» WHAT IS ASKED: Reproduce the part of the piece on being an early fan of a band, starting with "I mention all" and going on through "accessibility and interactivity.".

» DOCUMENT SECTION:
● ● ●

I know. I've been there. In my case it was Nickelback. Go ahead and laugh, but sadly, that's not even the biggest blemish in the history of my musical fandom (I'm looking at you, Vanilla Ice…) As much as it puts my complete musical opinion at risk, I will still argue that The State is actually a really good album, but that's beside the point. Prior to the release of Silver Side Up, and the juggernaut that was it's lead single, How You Remind Me, these local Alberta boys were probably my favourite band. In fact, I remember being asked at my new job what my favourite band was, and having answered Nickelback, I was met only with blank stares. And although they really weren't that unknown (locally, especially), that is still one of the great moments you can have as fan: the chance to introduce someone to a band that they might love.
It's funny, because as we've already discussed, by introducing the band to more people, all you're really doing is contributing to the success that might eventually turn you off of them. Really, if you think about it, people should be guarding their favourite bands the same way some people guard the names they plan to give their unborn children. You know the ones, that won't even give you a hint as to what the name might be for fear that it's so good that by the time they actually give birth, there might already be a million other Mason's or Madison's running around, because they whispered the name to you at a cocktail party once.
I mention all of this, because currently there are two bands that I feel I have gotten in on the ground floor with. The first is Sleeper Agent, a sextet from Bowling Green, Kentucky, whose first single is ridiculously catchy, and probably has the biggest chance of turning it into something big. Whether that ends up turning me off of them or not, remains to be seen, but I've come to realize that, in the end, it doesn't really matter. So long as I enjoy the time I'm having with the band now, what does it matter if I still like them in five years or not. And the thing that is the most fun about being a fan of a band in it's early stages is the accessibility and interactivity.

● ● ●

» DATA SECTION:
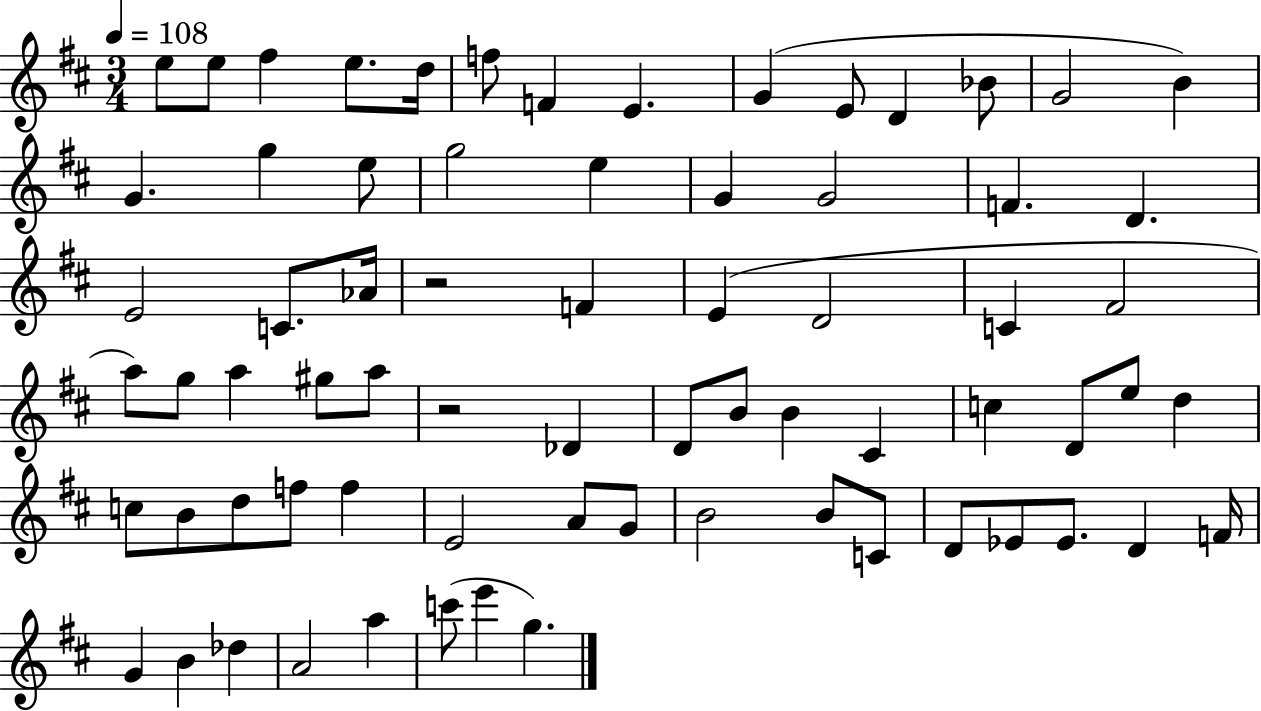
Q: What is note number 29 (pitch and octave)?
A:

● ● ●

» ANSWER FOR THE TASK:
I mention all of this, because currently there are two bands that I feel I have gotten in on the ground floor with. The first is Sleeper Agent, a sextet from Bowling Green, Kentucky, whose first single is ridiculously catchy, and probably has the biggest chance of turning it into something big. Whether that ends up turning me off of them or not, remains to be seen, but I've come to realize that, in the end, it doesn't really matter. So long as I enjoy the time I'm having with the band now, what does it matter if I still like them in five years or not. And the thing that is the most fun about being a fan of a band in it's early stages is the accessibility and interactivity.